[Items listed in a dataset]
···
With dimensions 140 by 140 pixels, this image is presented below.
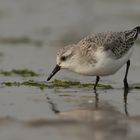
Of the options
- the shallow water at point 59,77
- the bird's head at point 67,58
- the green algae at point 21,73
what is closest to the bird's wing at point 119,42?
the bird's head at point 67,58

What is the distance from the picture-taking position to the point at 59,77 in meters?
12.6

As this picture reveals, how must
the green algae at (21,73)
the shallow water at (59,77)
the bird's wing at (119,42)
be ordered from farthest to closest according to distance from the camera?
the green algae at (21,73), the bird's wing at (119,42), the shallow water at (59,77)

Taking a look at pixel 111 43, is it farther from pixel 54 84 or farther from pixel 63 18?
pixel 63 18

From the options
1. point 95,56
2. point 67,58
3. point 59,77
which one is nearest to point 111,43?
point 95,56

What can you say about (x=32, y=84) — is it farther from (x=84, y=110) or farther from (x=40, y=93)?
(x=84, y=110)

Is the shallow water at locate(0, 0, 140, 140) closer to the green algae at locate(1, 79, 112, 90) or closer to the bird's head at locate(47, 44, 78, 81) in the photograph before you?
the green algae at locate(1, 79, 112, 90)

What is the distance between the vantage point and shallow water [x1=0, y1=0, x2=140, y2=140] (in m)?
8.81

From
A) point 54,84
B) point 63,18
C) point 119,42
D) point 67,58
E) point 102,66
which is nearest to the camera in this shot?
point 102,66

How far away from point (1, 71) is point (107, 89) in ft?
7.82

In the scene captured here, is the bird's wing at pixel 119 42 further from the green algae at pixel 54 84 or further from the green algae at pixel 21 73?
the green algae at pixel 21 73

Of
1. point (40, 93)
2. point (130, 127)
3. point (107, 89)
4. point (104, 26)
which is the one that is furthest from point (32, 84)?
point (104, 26)

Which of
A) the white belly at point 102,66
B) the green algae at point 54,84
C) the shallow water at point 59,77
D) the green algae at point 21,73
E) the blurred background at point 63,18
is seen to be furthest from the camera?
the blurred background at point 63,18

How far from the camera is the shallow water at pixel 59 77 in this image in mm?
8812

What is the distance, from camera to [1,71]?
12.8 metres
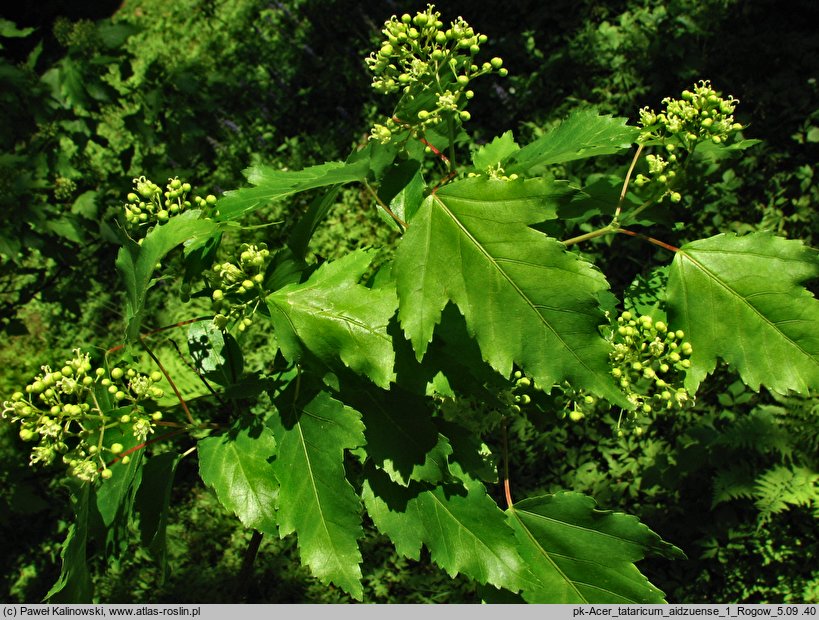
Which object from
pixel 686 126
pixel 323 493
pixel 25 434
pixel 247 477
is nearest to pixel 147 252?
pixel 25 434

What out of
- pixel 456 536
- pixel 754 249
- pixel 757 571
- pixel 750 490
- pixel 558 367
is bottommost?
pixel 757 571

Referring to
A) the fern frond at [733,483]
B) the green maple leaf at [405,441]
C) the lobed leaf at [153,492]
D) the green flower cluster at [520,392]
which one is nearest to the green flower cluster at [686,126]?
the green flower cluster at [520,392]

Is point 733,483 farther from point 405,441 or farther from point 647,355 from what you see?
point 405,441

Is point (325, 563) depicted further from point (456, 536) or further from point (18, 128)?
point (18, 128)

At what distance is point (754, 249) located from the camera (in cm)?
155

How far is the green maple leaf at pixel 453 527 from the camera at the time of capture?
A: 161 centimetres

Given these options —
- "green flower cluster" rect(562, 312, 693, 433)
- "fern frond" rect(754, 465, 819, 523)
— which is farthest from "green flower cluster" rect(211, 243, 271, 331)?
"fern frond" rect(754, 465, 819, 523)

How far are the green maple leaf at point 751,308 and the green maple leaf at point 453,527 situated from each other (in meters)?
0.65

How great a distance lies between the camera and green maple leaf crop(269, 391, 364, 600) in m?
1.50

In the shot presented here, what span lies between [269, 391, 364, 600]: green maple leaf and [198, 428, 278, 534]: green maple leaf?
62 millimetres

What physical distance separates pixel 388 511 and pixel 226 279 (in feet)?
2.60

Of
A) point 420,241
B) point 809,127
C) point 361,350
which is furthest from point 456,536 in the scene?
point 809,127

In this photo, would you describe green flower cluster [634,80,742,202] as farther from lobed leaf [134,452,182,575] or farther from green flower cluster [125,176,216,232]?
lobed leaf [134,452,182,575]

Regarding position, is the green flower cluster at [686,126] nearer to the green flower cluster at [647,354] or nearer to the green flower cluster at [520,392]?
the green flower cluster at [647,354]
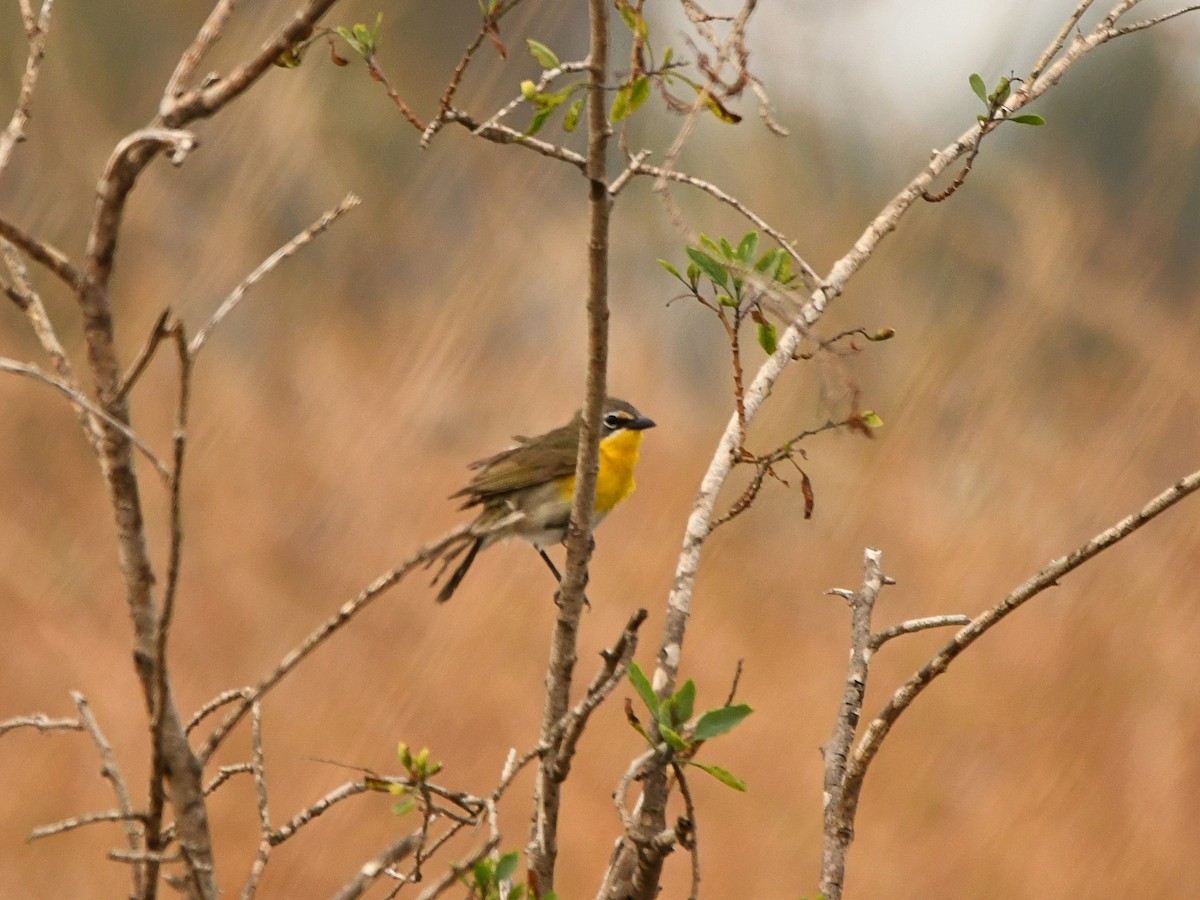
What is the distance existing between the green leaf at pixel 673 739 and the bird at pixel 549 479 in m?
1.15

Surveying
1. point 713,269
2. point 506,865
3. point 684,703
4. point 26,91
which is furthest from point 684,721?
point 26,91

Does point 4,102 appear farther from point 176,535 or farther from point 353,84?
point 176,535

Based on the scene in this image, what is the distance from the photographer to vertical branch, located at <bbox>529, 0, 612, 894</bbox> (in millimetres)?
560

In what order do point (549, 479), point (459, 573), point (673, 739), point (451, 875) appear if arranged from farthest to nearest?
point (549, 479), point (459, 573), point (673, 739), point (451, 875)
···
→ **INSTRUCTIONS TO FOLLOW**:
Turn every line of the listing into a Markdown table with the columns Row and Line, numbering each row. Skip blank lines and leave the pictures out.

→ **CORRECT RESPONSE**:
| Row | Line |
|---|---|
| 1 | With dimensions 140 by 140 pixels, this image is presented below. |
| 2 | Of the options |
| 3 | - the shallow water at point 59,77 |
| 4 | - the bird's head at point 67,58 |
| 5 | - the green algae at point 21,73 |
| 6 | what is closest to the bird's wing at point 119,42? |
| 7 | the bird's head at point 67,58 |
| 8 | What is the distance from the picture-taking position to the point at 59,77 in meters? |
| 9 | 12.6 |
| 10 | As this picture reveals, how must |
| 11 | the green algae at (21,73) |
| 12 | the shallow water at (59,77) |
| 13 | the bird's wing at (119,42) |
| 14 | be ordered from farthest to closest according to distance from the camera? |
| 15 | the green algae at (21,73), the bird's wing at (119,42), the shallow water at (59,77) |
| 16 | Taking a look at pixel 111 43, is it farther from pixel 54 84 or farther from pixel 63 18? |
| 17 | pixel 63 18 |
| 18 | From the options |
| 19 | 1. point 95,56 |
| 20 | 2. point 67,58 |
| 21 | 3. point 59,77 |
| 22 | which one is nearest to point 111,43? |
| 23 | point 95,56 |
| 24 | What can you say about (x=32, y=84) — is it farther from (x=84, y=110) or farther from (x=40, y=93)? |
| 25 | (x=84, y=110) |
| 26 | Is the shallow water at locate(0, 0, 140, 140) closer to the green algae at locate(1, 79, 112, 90) or closer to the bird's head at locate(47, 44, 78, 81) in the photograph before you? |
| 27 | the green algae at locate(1, 79, 112, 90) |
| 28 | What is the distance between the vantage point and shallow water [x1=0, y1=0, x2=140, y2=140] (in m)? |
| 29 | 8.81 |
| 30 | From |
| 31 | A) point 54,84 |
| 32 | B) point 63,18 |
| 33 | C) point 119,42 |
| 34 | D) point 67,58 |
| 35 | E) point 102,66 |
| 36 | which is nearest to the camera in this shot? |
| 37 | point 102,66 |
| 38 | How far away from point (1, 71) is point (107, 89) in ft? |
| 39 | 7.82 |
| 40 | In the scene captured here, is the bird's wing at pixel 119 42 further from the green algae at pixel 54 84 or further from the green algae at pixel 21 73? |
| 41 | the green algae at pixel 21 73 |
| 42 | Of |
| 43 | 1. point (40, 93) |
| 44 | 2. point (130, 127) |
| 45 | 3. point (107, 89) |
| 46 | 4. point (104, 26) |
| 47 | which is the one that is furthest from point (32, 84)? |
| 48 | point (104, 26) |
| 49 | Which of |
| 50 | A) the white belly at point 102,66 |
| 51 | B) the green algae at point 54,84 |
| 52 | C) the shallow water at point 59,77 |
| 53 | D) the green algae at point 21,73 |
| 54 | E) the blurred background at point 63,18 |
| 55 | is seen to be furthest from the camera? |
| 56 | the blurred background at point 63,18 |
| 57 | How far from the camera is the shallow water at pixel 59 77 in this image in mm? |
| 58 | 8812 |
| 59 | What is the distance, from camera to [1,71]? |
| 60 | 12.8 metres |
| 61 | Which object from |
| 62 | pixel 686 126 |
| 63 | pixel 323 493 |
| 64 | pixel 25 434 |
| 65 | pixel 247 477 |
| 66 | is nearest to pixel 147 252? |
| 67 | pixel 25 434 |
| 68 | What out of |
| 69 | - pixel 456 536 |
| 70 | - pixel 754 249 |
| 71 | - pixel 757 571 |
| 72 | - pixel 750 490 |
| 73 | - pixel 558 367 |
| 74 | is bottommost? |
| 75 | pixel 757 571 |
| 76 | Referring to |
| 77 | A) the fern frond at [733,483] |
| 78 | B) the green maple leaf at [405,441] |
| 79 | C) the lobed leaf at [153,492] |
| 80 | D) the green flower cluster at [520,392] |
| 81 | which one is nearest to the green flower cluster at [686,126]? |
| 82 | the green flower cluster at [520,392] |
| 83 | Is point 733,483 farther from point 405,441 or farther from point 647,355 from what you see? |
| 84 | point 405,441 |
| 85 | Is point (325, 563) depicted further from point (456, 536) or further from point (18, 128)? |
| 86 | point (18, 128) |
| 87 | At what distance is point (754, 249) located from the camera (in cm)? |
| 88 | 155 |
| 89 | How far is the green maple leaf at pixel 453 527 from the camera at the time of capture? |
| 90 | A: 161 centimetres |
| 91 | Given these options — |
| 92 | - "green flower cluster" rect(562, 312, 693, 433) |
| 93 | - "fern frond" rect(754, 465, 819, 523) |
| 94 | — which is farthest from "green flower cluster" rect(211, 243, 271, 331)? |
| 95 | "fern frond" rect(754, 465, 819, 523) |
| 96 | How far are the green maple leaf at point 751,308 and the green maple leaf at point 453,527 situated from each other (in meters)? |
| 97 | 0.65 |
| 98 | How great a distance lies between the camera and green maple leaf crop(269, 391, 364, 600) in m? |
| 99 | 1.50 |
| 100 | In the shot presented here, what span lies between [269, 391, 364, 600]: green maple leaf and [198, 428, 278, 534]: green maple leaf? |
| 101 | 62 millimetres |
| 102 | What physical distance separates pixel 388 511 and pixel 226 279 (in feet)? |
| 103 | 2.60 |
| 104 | Of |
| 105 | A) point 420,241 |
| 106 | B) point 809,127 |
| 107 | C) point 361,350 |
| 108 | which is furthest from point 456,536 in the scene? |
| 109 | point 809,127 |
| 110 | In this photo, would you describe green flower cluster [634,80,742,202] as farther from lobed leaf [134,452,182,575] or farther from green flower cluster [125,176,216,232]? |
| 111 | lobed leaf [134,452,182,575] |
| 112 | Regarding position, is the green flower cluster at [686,126] nearer to the green flower cluster at [647,354] or nearer to the green flower cluster at [520,392]? |
| 113 | the green flower cluster at [647,354] |
| 114 | What is the distance existing between the green leaf at pixel 673 739 and the bird at pixel 549 479 in m? |
| 115 | 1.15 |
| 116 | Surveying |
| 117 | 1. point 713,269 |
| 118 | 2. point 506,865 |
| 119 | 3. point 684,703 |
| 120 | 4. point 26,91 |
| 121 | which is furthest from point 684,721? |
| 122 | point 26,91 |
| 123 | Does point 4,102 appear farther from point 176,535 or farther from point 353,84? |
| 124 | point 176,535 |
| 125 | Based on the scene in this image, what is the distance from the photographer to vertical branch, located at <bbox>529, 0, 612, 894</bbox> (in millimetres)? |
| 126 | 560 |
| 127 | In what order do point (549, 479), point (459, 573), point (673, 739), point (451, 875) appear if arranged from farthest to nearest? |
| 128 | point (549, 479), point (459, 573), point (673, 739), point (451, 875) |